Top US cardinal accused of protecting deputy after sex abuse


HOUSTON (AP) — When Cardinal Daniel DiNardo first met Laura Pontikes in his wood-paneled conference room in December 2016, the leader of the U.S. Catholic Church's response to its sex abuse scandal said all the right things.

He praised her for coming forward to report his deputy in the Galveston-Houston archdiocese had manipulated her into a sexual relationship and declared her a "victim" of the priest, Pontikes said. Emails and other documents obtained by The Associated Press show that the relationship had gone on for years — even as the priest heard her confessions, counseled her husband on their marriage and pressed the couple for hundreds of thousands of dollars in donations.

She says she was assured the priest, Monsignor Frank Rossi, would never be a pastor or counsel women again.

Months after that meeting, though, she found out Cardinal DiNardo had allowed Msgr. Rossi to take a new job as pastor of a parish two hours away in east Texas. When her husband confronted the cardinal, he said, the cardinal warned the archdiocese would respond aggressively to any legal challenge – and that the fallout would hurt their family and business.

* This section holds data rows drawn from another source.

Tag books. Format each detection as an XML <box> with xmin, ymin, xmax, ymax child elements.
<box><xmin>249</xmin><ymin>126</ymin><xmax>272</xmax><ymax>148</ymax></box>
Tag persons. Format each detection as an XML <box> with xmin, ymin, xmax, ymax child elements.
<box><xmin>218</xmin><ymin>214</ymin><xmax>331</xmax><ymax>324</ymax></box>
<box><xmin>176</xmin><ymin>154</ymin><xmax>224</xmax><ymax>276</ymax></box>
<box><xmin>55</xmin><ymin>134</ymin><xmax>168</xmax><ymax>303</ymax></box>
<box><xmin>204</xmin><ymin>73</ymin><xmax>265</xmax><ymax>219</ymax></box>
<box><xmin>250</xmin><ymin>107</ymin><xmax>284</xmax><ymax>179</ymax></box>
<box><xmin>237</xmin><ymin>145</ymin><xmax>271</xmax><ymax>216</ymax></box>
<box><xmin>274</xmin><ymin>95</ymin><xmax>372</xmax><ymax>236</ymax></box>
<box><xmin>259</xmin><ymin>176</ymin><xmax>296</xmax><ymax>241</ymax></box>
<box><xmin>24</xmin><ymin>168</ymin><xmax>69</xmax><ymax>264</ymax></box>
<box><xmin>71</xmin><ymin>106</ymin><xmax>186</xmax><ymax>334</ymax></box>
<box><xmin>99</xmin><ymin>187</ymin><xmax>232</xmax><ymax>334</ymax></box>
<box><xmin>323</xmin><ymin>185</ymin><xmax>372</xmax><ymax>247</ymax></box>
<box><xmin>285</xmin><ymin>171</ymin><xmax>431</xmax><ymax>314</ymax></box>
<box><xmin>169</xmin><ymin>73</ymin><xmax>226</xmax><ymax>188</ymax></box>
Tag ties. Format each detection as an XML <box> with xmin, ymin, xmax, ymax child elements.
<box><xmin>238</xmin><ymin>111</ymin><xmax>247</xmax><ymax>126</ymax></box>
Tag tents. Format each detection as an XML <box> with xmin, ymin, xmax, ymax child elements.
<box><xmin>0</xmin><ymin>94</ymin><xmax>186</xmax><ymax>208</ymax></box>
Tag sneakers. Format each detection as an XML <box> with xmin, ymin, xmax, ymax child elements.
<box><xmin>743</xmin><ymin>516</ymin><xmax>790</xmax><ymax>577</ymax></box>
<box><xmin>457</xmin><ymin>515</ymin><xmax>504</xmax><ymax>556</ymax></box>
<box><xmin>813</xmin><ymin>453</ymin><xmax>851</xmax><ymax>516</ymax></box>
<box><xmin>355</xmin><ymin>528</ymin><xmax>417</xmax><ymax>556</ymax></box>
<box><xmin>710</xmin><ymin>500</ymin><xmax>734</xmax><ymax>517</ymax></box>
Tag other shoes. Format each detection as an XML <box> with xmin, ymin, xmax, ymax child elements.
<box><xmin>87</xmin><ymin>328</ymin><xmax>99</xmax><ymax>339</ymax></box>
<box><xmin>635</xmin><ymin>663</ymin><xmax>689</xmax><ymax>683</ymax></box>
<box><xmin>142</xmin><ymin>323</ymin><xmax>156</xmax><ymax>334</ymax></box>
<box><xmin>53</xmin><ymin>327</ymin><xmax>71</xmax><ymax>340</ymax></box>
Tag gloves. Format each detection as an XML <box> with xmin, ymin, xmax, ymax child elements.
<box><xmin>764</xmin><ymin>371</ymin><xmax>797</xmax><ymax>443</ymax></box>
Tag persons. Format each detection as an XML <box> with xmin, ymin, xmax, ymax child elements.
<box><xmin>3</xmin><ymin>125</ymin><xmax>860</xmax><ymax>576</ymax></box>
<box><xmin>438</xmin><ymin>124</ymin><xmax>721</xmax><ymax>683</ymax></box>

Today, three years after the meeting with Cardinal DiNardo and after written inquiries by the AP last week, the church temporarily removed Msgr. Rossi, announcing in a statement from his new bishop he was being placed on administrative leave.

Laura Pontikes, a 55-year-old construction executive in Texas, had been at a low point in her life when she sought spiritual counseling from Msgr. Rossi, the longtime No. 2 official in the Galveston-Houston archdiocese Cardinal DiNardo heads. Instead, she said, Msgr. Rossi preyed on her emotional vulnerability to draw her into a physical relationship that he called blessed by God.

"He took a woman that went into a church truly looking for God, and he took me for himself," she told the AP.

Msgr. Rossi's sexual relationship with Pontikes is now the subject of a previously undisclosed criminal investigation in Houston. Yet it is Cardinal DiNardo's handling of the case that poses far-reaching questions for the church in the #MeToo era, when powerful men and institutions are being called to account over sex abuse.